**What the task asks**
Collect every line of the data below that contains the string "green", and treat case as significant.

(Saved entries)
^^^^^^^^

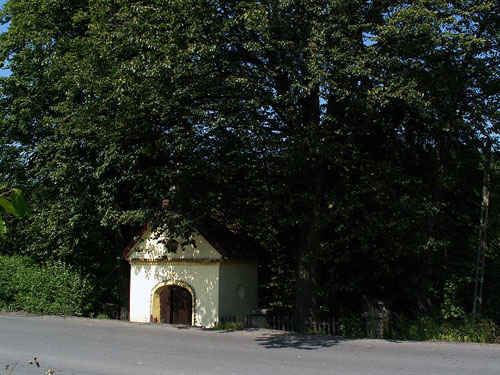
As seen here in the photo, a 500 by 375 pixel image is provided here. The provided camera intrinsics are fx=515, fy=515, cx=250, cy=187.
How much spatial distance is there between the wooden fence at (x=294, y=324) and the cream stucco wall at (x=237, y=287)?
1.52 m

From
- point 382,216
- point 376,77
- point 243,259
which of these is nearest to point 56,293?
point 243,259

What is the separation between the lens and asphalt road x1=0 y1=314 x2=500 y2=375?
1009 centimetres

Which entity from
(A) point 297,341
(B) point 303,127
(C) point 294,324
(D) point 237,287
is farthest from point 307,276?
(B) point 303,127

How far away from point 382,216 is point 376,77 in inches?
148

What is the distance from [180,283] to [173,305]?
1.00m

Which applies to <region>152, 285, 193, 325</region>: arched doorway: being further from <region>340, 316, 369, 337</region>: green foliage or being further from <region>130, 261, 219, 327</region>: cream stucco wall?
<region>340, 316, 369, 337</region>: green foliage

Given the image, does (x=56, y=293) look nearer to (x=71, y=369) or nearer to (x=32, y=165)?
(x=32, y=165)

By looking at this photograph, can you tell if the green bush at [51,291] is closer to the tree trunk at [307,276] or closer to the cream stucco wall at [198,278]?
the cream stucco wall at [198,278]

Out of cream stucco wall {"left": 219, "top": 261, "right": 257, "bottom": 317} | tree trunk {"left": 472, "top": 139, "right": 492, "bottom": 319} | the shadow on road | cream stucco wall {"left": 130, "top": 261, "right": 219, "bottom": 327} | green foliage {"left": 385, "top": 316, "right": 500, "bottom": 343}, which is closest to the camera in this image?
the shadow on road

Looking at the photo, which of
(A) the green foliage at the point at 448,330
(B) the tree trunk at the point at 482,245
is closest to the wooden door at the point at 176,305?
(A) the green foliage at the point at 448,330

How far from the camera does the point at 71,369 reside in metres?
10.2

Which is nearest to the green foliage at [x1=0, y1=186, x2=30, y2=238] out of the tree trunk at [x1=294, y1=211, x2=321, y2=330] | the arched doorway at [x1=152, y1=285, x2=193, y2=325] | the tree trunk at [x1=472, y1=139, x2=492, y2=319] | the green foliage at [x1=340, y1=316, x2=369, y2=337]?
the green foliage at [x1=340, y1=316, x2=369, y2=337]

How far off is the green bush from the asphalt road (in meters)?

^^^^^^^^

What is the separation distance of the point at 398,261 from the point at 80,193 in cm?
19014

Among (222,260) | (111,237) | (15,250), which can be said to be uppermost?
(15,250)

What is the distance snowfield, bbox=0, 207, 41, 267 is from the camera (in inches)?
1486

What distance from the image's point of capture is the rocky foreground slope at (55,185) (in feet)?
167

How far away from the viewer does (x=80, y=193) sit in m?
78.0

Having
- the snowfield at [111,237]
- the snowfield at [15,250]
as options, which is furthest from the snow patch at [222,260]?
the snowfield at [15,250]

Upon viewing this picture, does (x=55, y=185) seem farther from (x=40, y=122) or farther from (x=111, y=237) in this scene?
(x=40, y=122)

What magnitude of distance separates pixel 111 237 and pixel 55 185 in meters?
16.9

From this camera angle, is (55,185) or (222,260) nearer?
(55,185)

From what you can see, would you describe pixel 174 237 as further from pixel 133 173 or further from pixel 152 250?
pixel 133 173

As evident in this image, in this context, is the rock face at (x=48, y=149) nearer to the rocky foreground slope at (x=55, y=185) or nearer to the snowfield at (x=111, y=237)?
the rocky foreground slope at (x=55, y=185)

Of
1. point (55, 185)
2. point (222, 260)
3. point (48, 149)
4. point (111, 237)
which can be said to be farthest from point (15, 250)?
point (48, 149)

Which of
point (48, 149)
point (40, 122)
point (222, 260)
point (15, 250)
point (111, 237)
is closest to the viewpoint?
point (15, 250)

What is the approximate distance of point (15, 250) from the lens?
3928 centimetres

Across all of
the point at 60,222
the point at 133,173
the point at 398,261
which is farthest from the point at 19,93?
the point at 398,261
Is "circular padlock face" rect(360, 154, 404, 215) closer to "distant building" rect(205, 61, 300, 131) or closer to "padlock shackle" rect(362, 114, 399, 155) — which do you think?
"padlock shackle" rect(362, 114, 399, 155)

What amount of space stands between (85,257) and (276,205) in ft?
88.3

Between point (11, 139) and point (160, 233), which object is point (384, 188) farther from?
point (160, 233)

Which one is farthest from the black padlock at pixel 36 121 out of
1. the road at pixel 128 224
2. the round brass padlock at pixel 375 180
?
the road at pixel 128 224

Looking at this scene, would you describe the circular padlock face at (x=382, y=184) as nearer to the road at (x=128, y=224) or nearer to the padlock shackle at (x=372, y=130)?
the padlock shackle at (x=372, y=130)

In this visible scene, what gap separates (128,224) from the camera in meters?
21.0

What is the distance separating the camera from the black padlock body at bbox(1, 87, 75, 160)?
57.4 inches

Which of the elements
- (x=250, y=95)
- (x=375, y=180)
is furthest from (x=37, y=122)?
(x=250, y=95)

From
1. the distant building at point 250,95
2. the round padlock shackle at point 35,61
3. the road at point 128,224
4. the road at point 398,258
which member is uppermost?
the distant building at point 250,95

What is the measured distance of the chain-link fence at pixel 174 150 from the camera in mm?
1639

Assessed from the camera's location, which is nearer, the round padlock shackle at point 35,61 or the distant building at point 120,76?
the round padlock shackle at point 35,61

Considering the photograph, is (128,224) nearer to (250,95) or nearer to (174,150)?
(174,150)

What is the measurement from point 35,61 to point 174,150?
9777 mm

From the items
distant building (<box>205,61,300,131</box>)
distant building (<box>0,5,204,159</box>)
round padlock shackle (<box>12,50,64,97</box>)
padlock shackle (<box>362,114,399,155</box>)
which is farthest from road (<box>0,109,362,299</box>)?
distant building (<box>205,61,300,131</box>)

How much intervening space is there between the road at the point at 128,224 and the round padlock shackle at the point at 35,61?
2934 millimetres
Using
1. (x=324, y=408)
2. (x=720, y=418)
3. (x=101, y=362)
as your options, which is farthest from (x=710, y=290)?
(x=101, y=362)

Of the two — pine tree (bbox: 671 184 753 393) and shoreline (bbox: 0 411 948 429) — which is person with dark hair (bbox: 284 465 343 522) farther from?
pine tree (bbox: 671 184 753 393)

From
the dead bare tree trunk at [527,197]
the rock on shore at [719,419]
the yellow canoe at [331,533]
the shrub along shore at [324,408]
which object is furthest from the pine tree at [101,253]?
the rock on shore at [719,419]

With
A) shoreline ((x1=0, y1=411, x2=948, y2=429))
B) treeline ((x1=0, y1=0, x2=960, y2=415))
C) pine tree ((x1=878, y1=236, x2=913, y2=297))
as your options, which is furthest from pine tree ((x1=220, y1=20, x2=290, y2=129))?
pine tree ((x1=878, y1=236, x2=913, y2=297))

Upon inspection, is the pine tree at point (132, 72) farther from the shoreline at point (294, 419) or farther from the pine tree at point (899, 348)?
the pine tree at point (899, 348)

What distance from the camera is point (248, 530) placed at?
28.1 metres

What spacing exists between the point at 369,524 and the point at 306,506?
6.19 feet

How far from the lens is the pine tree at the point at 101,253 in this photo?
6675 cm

^^^^^^^^

**Full output**
Which applies to <region>152, 285, 193, 325</region>: arched doorway: being further from <region>340, 316, 369, 337</region>: green foliage or being further from <region>130, 261, 219, 327</region>: cream stucco wall?
<region>340, 316, 369, 337</region>: green foliage
By looking at this photograph, can you tell if the green bush at [51,291] is closer to the tree trunk at [307,276] or closer to the cream stucco wall at [198,278]?
Out of cream stucco wall {"left": 219, "top": 261, "right": 257, "bottom": 317} | tree trunk {"left": 472, "top": 139, "right": 492, "bottom": 319} | the shadow on road | cream stucco wall {"left": 130, "top": 261, "right": 219, "bottom": 327} | green foliage {"left": 385, "top": 316, "right": 500, "bottom": 343}, which is closest to the camera in this image?
(A) the green foliage at the point at 448,330
(A) the green foliage at the point at 448,330
Which is nearest to the green foliage at [x1=0, y1=186, x2=30, y2=238] out of the tree trunk at [x1=294, y1=211, x2=321, y2=330] | the arched doorway at [x1=152, y1=285, x2=193, y2=325] | the tree trunk at [x1=472, y1=139, x2=492, y2=319] | the green foliage at [x1=340, y1=316, x2=369, y2=337]?
the green foliage at [x1=340, y1=316, x2=369, y2=337]
How far off is the green bush from the asphalt road (in meters)?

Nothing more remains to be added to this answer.